• **Aim of the task**
Write out everything in the essay on Final Taciturnity from "If reviewing her" down to "individual’s uneasy emotion.", word for word.

• **Text passage**
_____

On the occasion of the exhibition, Final Taciturnity(......)
Kim In-sun, Space Willing N Dealing Director
Final Taciturnity (2014), the solo exhibition of artist Youngheelee held at the Kimchungup Museum in Anyang is full of the images harking back to the past. The venue of her exhibition is seen as an intermediate space to look into the gap between past and present, society and individual. In her new works whose motifs were appropriated from her previous pieces, she newly reinterprets her past activities in another form, looking back on the past. Such works include her work employing the text from the Chapter of National Education proclaimed in 1968 and used for the ideological education of all people, the project 12 (2012) that consisted of her own installations, drawings, and photographs the artist worked on while observing the rural area of Siheung for 12 months and From farmer’s flag (1994) in which she reinterpreted a huge flag used to wish for a good harvest as a monument for disappeared exhibitions and unknown artists.
If reviewing her exhibition catalog published in 2011, we come to realize that her work from the early 1990s, that expressed the process of collecting and recollecting disappearing fragments and memories, is not much different from her work attitude today. Works on display at Final Taciturnity are static, flat, and retrospective. Her new pieces produced in 2014 seem to be a process of stuffing her previous works. These works are presented as the results of her actions to recall her past work, while arousing viewers’ collective nostalgia. In this process we can discover our own self-portraits and look into each individual’s uneasy emotion.

_____

• **Dataset content**
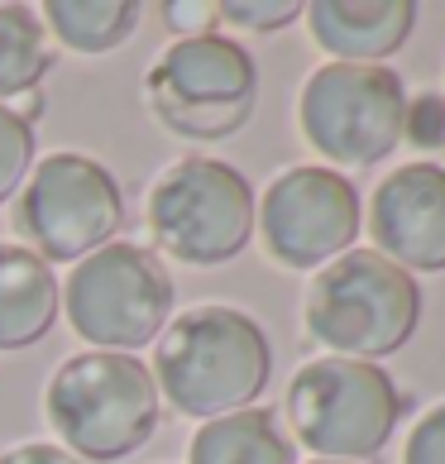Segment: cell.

_____

• **Expected answer**
If reviewing her exhibition catalog published in 2011, we come to realize that her work from the early 1990s, that expressed the process of collecting and recollecting disappearing fragments and memories, is not much different from her work attitude today. Works on display at Final Taciturnity are static, flat, and retrospective. Her new pieces produced in 2014 seem to be a process of stuffing her previous works. These works are presented as the results of her actions to recall her past work, while arousing viewers’ collective nostalgia. In this process we can discover our own self-portraits and look into each individual’s uneasy emotion.